Louise Gittins, the Local Government Association’s children lead, said the extension – and £400 million high-needs funding announced last year – would provide “some short-term assistance”.

A budget report for an upcoming Leicester council meeting warned that without the extension, it would have had to reduce its reserves, “and hence our ability to balance this and future budgets”.

It added that it was “unclear how the situation is retrievable without further government support, given the relentless increase” in children requiring SEND support.

McArdle acknowledged the scale of deficits reflected a system that “doesn’t work”, and that inflation too was “worrying everybody”.

The ring-fence’s role staving off bankruptcy signals how far councils’ positions have deteriorated.

It was initially intended to stop councils having to tap reserves or slash non-education services, with the government keen for councils to plug deficits only from education budgets.

DfE let three councils ignore ring-fence

But Schools Week has learned the government permitted three authorities to ignore this policy and raid non-education budgets to cover DSG funding gaps.

Data obtained under freedom of information requests shows Dorset was allowed to transfer £5 million, Kirklees £2.15 million and Manchester £300,000 from general funds into education this financial year. No requests were made the previous year.

Dorset and Kirklees have among the largest budget gaps nationally. Each recently received multi-million pound DfE bailouts and embarked on SEND cost-cutting drives as part of so-called “safety valve” deals with the government – both of which should help rein in deficits.

But Dorset warned the using reserves curbed its “resilience” against future events.

The council hopes to close a £29 million budget gap across all services this year, while Kirklees is tackling a £34.3 million shortfall.

Town halls freeze recruitment and pause capital projects

Dorset’s plans include saving £3 million from children’s services through transformation plans, pausing and reviewing capital projects, hiking fees across services by about 5 per cent and raising council tax.

In November Kirklees said it was freezing recruitment, cutting “non-essential” spending and agency staffing, “rationalising” buildings, reviewing fees and capital spending, and scrutinising “all new expenditure”.

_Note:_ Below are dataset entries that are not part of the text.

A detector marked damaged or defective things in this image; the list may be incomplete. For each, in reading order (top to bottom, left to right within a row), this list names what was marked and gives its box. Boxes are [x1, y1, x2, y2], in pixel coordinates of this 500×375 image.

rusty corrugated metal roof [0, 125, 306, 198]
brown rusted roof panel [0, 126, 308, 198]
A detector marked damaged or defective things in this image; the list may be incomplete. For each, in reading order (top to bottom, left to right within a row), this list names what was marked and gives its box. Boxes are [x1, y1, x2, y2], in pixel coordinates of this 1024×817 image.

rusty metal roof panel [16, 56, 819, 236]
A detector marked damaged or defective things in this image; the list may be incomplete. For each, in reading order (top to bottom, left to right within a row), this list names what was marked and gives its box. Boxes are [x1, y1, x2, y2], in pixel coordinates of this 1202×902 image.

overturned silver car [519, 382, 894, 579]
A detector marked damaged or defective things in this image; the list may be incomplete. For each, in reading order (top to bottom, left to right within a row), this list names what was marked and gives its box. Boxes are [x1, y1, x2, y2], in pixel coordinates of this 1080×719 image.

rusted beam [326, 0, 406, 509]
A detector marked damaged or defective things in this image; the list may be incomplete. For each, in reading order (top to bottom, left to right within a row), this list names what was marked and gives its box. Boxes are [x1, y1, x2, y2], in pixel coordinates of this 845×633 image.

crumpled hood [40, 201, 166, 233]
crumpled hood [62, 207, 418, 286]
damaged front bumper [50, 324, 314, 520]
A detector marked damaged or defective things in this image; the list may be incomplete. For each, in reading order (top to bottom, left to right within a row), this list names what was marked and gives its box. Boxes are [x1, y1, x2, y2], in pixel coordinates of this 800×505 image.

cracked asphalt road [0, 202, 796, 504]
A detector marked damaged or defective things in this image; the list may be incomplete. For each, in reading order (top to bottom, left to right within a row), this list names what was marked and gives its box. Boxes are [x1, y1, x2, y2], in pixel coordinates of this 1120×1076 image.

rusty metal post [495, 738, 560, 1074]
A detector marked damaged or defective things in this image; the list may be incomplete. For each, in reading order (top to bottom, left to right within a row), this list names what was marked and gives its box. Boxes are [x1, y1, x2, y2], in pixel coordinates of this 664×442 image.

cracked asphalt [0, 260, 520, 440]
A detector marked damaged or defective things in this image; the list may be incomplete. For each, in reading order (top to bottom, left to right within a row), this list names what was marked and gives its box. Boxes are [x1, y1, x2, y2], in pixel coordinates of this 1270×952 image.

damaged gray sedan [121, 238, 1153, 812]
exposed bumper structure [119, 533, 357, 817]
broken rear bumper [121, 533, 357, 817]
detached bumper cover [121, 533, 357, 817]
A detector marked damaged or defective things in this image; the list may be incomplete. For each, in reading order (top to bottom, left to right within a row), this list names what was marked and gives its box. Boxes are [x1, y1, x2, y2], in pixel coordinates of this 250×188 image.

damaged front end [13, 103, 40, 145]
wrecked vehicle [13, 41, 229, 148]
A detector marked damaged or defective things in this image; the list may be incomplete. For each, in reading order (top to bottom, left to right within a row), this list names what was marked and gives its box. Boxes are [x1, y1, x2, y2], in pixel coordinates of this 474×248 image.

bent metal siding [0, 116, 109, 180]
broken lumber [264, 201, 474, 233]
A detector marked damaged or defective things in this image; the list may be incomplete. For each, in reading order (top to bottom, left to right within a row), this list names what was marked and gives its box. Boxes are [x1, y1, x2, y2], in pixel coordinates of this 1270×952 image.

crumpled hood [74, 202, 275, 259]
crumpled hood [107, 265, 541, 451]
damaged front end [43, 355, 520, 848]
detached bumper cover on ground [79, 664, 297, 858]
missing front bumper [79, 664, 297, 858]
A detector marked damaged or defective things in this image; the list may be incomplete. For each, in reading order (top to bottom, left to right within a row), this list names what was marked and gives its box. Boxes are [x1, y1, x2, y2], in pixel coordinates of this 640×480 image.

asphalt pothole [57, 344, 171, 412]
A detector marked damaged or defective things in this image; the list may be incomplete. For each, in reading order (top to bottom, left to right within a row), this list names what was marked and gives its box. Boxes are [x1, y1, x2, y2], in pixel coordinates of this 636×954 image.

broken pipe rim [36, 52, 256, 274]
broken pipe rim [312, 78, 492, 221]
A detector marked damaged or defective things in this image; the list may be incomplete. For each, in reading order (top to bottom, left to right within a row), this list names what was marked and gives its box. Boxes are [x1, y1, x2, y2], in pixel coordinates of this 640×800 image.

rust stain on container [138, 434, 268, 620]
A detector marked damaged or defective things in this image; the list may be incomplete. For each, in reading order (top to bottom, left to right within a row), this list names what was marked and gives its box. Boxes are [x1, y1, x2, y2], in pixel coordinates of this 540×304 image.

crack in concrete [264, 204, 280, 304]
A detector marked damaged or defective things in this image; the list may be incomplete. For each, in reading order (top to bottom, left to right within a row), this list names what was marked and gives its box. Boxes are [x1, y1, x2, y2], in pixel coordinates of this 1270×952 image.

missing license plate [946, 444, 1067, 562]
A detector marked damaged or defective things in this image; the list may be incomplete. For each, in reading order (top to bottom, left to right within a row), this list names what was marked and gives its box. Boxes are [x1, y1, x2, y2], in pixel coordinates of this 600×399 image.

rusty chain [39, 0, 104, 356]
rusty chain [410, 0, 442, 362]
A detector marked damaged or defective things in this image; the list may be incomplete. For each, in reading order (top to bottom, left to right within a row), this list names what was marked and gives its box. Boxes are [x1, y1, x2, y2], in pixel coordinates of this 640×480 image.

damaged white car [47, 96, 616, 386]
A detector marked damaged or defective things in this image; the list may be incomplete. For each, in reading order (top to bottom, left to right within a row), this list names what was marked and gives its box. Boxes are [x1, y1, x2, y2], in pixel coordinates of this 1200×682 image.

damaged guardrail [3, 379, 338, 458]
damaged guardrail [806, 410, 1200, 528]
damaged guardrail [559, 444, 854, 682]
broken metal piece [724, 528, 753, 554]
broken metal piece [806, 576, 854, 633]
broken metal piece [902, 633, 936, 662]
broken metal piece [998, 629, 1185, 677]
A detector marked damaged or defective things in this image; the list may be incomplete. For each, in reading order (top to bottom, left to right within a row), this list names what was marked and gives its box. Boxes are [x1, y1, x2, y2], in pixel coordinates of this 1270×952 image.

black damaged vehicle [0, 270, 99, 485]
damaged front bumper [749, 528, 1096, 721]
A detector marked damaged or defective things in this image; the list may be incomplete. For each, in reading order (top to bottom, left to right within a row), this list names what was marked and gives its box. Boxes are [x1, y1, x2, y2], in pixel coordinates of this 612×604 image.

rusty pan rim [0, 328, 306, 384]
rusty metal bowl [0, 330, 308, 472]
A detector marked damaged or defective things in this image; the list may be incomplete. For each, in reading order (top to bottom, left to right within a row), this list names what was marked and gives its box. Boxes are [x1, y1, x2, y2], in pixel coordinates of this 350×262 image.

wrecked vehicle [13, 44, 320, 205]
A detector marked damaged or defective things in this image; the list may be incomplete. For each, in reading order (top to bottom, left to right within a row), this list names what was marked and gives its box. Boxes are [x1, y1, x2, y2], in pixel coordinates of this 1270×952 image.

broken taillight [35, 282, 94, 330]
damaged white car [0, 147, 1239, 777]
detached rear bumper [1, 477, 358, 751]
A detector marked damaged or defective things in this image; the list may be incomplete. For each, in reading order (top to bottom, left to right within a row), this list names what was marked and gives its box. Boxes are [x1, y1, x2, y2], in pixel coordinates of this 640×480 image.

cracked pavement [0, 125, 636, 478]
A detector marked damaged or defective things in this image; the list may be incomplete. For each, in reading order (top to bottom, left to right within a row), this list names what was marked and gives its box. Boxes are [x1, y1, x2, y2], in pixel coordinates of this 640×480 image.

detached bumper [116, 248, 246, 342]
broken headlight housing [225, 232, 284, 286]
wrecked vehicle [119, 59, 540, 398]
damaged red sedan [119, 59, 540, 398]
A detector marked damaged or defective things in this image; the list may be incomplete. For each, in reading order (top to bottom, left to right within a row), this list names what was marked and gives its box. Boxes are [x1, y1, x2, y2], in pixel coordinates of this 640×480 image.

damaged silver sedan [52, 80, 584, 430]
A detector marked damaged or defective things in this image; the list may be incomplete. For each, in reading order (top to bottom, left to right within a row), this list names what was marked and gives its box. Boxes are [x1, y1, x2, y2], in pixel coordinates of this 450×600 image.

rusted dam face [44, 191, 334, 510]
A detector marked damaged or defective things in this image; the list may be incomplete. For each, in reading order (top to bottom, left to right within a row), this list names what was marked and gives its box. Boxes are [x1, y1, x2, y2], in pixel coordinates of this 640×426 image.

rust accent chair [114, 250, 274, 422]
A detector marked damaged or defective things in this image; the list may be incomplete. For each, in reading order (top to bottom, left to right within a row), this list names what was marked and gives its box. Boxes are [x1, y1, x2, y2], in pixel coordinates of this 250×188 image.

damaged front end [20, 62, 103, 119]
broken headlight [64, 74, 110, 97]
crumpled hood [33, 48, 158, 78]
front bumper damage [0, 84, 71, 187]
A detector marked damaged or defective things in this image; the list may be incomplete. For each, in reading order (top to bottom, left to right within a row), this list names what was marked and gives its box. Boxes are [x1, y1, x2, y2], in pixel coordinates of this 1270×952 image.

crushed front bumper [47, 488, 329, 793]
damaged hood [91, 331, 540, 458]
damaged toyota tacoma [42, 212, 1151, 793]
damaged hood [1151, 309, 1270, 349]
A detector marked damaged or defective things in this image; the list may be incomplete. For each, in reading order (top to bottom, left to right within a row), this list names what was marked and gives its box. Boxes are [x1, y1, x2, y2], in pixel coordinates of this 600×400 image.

Meanwhile Schools Week has also learned Cambridgeshire asked the DfE for an advance on DSG funding, part of a scheme to cover “cashflow difficulties”.

An FOI shows the request was rejected, although it is unclear why. A council spokesperson said it could not comment further, but was working with the department on a potential safety valve deal.

Joanne Pitt, the policy chief at the Chartered Institute of Public Finance and Accountancy, said government support was welcome, but added: “We don’t want to find ourselves having the same discussions when this ring-fence ends.”